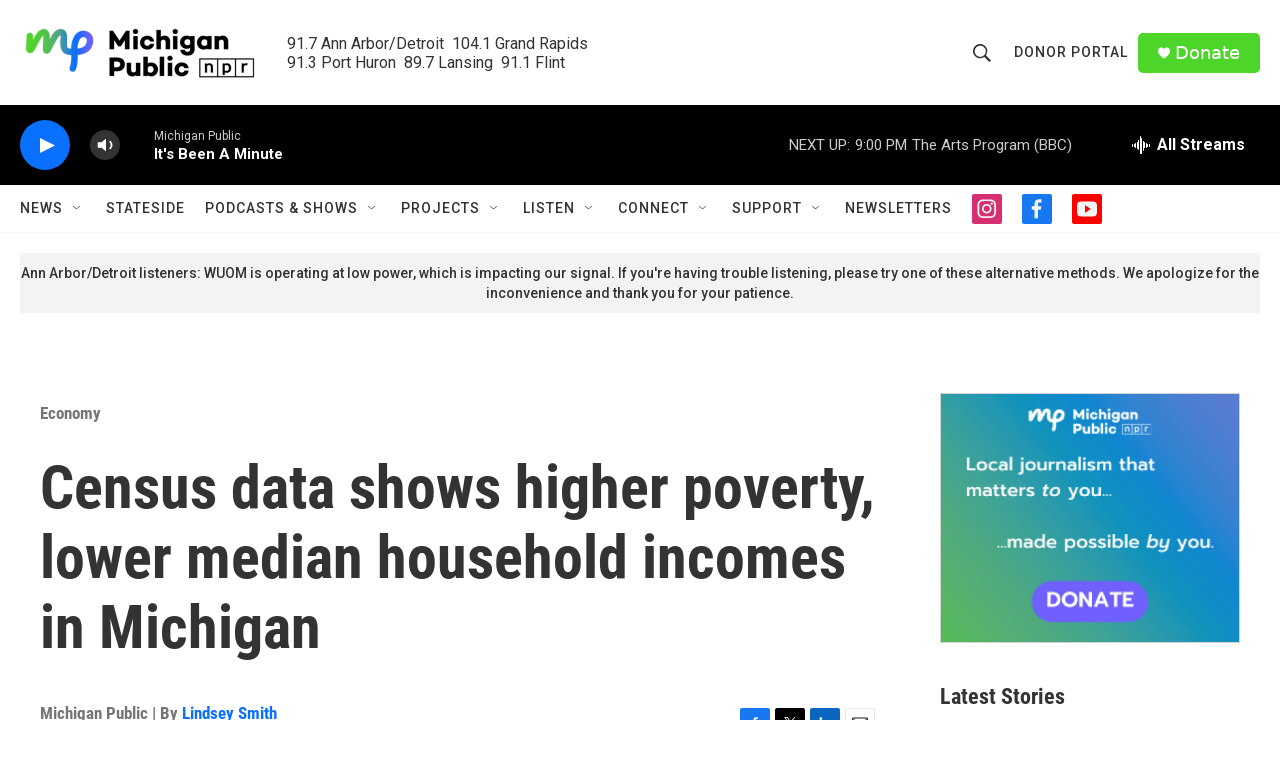

--- FILE ---
content_type: text/html; charset=utf-8
request_url: https://www.google.com/recaptcha/api2/aframe
body_size: 182
content:
<!DOCTYPE HTML><html><head><meta http-equiv="content-type" content="text/html; charset=UTF-8"></head><body><script nonce="SN9zRBmji-l18sUd9H1ueQ">/** Anti-fraud and anti-abuse applications only. See google.com/recaptcha */ try{var clients={'sodar':'https://pagead2.googlesyndication.com/pagead/sodar?'};window.addEventListener("message",function(a){try{if(a.source===window.parent){var b=JSON.parse(a.data);var c=clients[b['id']];if(c){var d=document.createElement('img');d.src=c+b['params']+'&rc='+(localStorage.getItem("rc::a")?sessionStorage.getItem("rc::b"):"");window.document.body.appendChild(d);sessionStorage.setItem("rc::e",parseInt(sessionStorage.getItem("rc::e")||0)+1);localStorage.setItem("rc::h",'1769910872594');}}}catch(b){}});window.parent.postMessage("_grecaptcha_ready", "*");}catch(b){}</script></body></html>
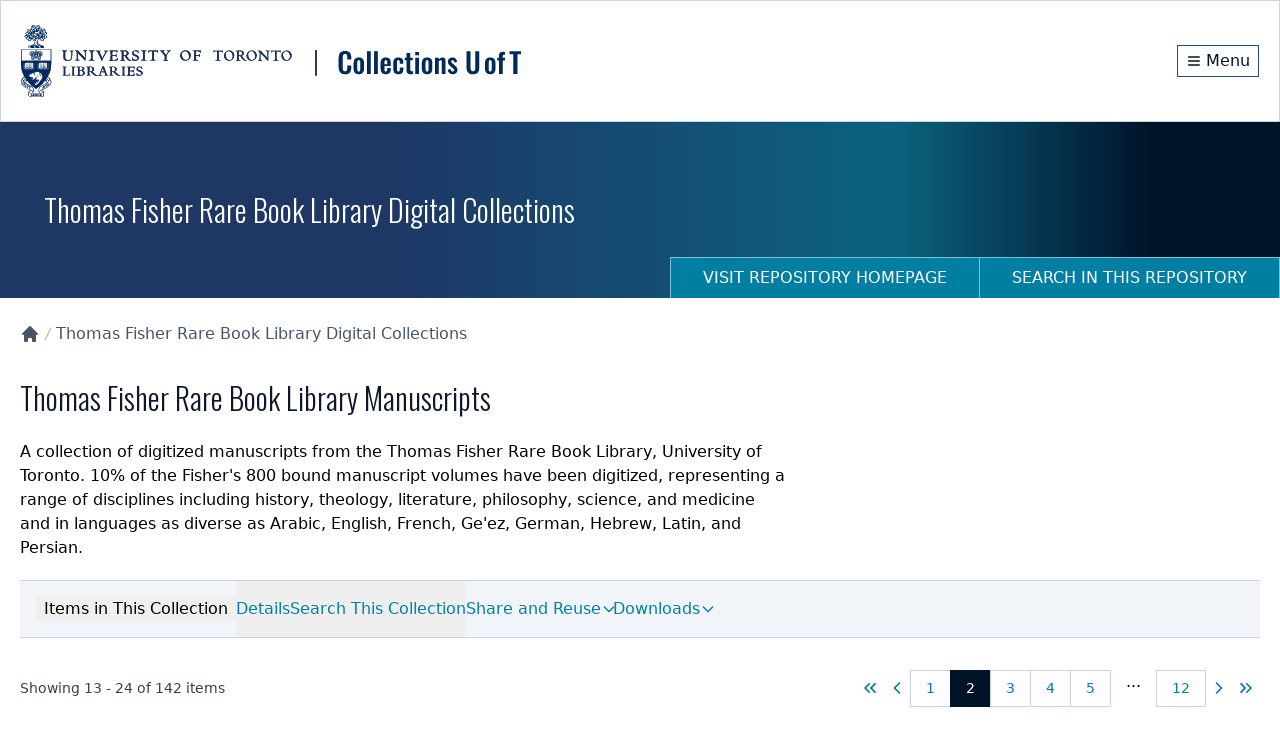

--- FILE ---
content_type: text/x-component
request_url: https://collections.library.utoronto.ca/search/fisher?_rsc=4e2de
body_size: 471
content:
1:I[4707,[],""]
2:I[7286,["8422","static/chunks/66ec4792-6f1be6d8f71c9a2f.js","269","static/chunks/app/search/error-67837f6c4d44302f.js"],"default"]
3:I[6423,[],""]
0:["tRHXQRM0-BK0H_aGm6IGX",[["children","search",["search",{"children":[["id","fisher","d"],{"children":["__PAGE__",{}]}]}],["search",{"children":null},[null,["$","$L1",null,{"parallelRouterKey":"children","segmentPath":["children","search","children"],"error":"$2","errorStyles":[],"errorScripts":[],"template":["$","$L3",null,{}],"templateStyles":"$undefined","templateScripts":"$undefined","notFound":"$undefined","notFoundStyles":"$undefined"}]],null],["$L4",null]]]]
4:[["$","meta","0",{"name":"viewport","content":"width=device-width, initial-scale=1"}],["$","meta","1",{"charSet":"utf-8"}],["$","title","2",{"children":"Search within Thomas Fisher Rare Book Library Digital Collections | Collections U of T"}],["$","meta","3",{"name":"description","content":"Digital image, manuscripts, journal and papers collections developed at the University of Toronto."}],["$","meta","4",{"name":"robots","content":"noindex,nofollow"}],["$","link","5",{"rel":"icon","href":"/favicon.ico","type":"image/x-icon","sizes":"16x16"}],["$","link","6",{"rel":"icon","href":"/favicon.ico"}],["$","meta","7",{"name":"next-size-adjust"}]]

## Problem requirements
Output the whole listing exactly. Pictures stay out.

## Final answer
--- FILE ---
content_type: text/html; charset=utf-8
request_url: https://www.google.com/recaptcha/api2/aframe
body_size: 182
content:
<!DOCTYPE HTML><html><head><meta http-equiv="content-type" content="text/html; charset=UTF-8"></head><body><script nonce="SN9zRBmji-l18sUd9H1ueQ">/** Anti-fraud and anti-abuse applications only. See google.com/recaptcha */ try{var clients={'sodar':'https://pagead2.googlesyndication.com/pagead/sodar?'};window.addEventListener("message",function(a){try{if(a.source===window.parent){var b=JSON.parse(a.data);var c=clients[b['id']];if(c){var d=document.createElement('img');d.src=c+b['params']+'&rc='+(localStorage.getItem("rc::a")?sessionStorage.getItem("rc::b"):"");window.document.body.appendChild(d);sessionStorage.setItem("rc::e",parseInt(sessionStorage.getItem("rc::e")||0)+1);localStorage.setItem("rc::h",'1769910872594');}}}catch(b){}});window.parent.postMessage("_grecaptcha_ready", "*");}catch(b){}</script></body></html>

--- FILE ---
content_type: text/x-component
request_url: https://collections.library.utoronto.ca/search/fisher?_rsc=4e2de
body_size: 471
content:
1:I[4707,[],""]
2:I[7286,["8422","static/chunks/66ec4792-6f1be6d8f71c9a2f.js","269","static/chunks/app/search/error-67837f6c4d44302f.js"],"default"]
3:I[6423,[],""]
0:["tRHXQRM0-BK0H_aGm6IGX",[["children","search",["search",{"children":[["id","fisher","d"],{"children":["__PAGE__",{}]}]}],["search",{"children":null},[null,["$","$L1",null,{"parallelRouterKey":"children","segmentPath":["children","search","children"],"error":"$2","errorStyles":[],"errorScripts":[],"template":["$","$L3",null,{}],"templateStyles":"$undefined","templateScripts":"$undefined","notFound":"$undefined","notFoundStyles":"$undefined"}]],null],["$L4",null]]]]
4:[["$","meta","0",{"name":"viewport","content":"width=device-width, initial-scale=1"}],["$","meta","1",{"charSet":"utf-8"}],["$","title","2",{"children":"Search within Thomas Fisher Rare Book Library Digital Collections | Collections U of T"}],["$","meta","3",{"name":"description","content":"Digital image, manuscripts, journal and papers collections developed at the University of Toronto."}],["$","meta","4",{"name":"robots","content":"noindex,nofollow"}],["$","link","5",{"rel":"icon","href":"/favicon.ico","type":"image/x-icon","sizes":"16x16"}],["$","link","6",{"rel":"icon","href":"/favicon.ico"}],["$","meta","7",{"name":"next-size-adjust"}]]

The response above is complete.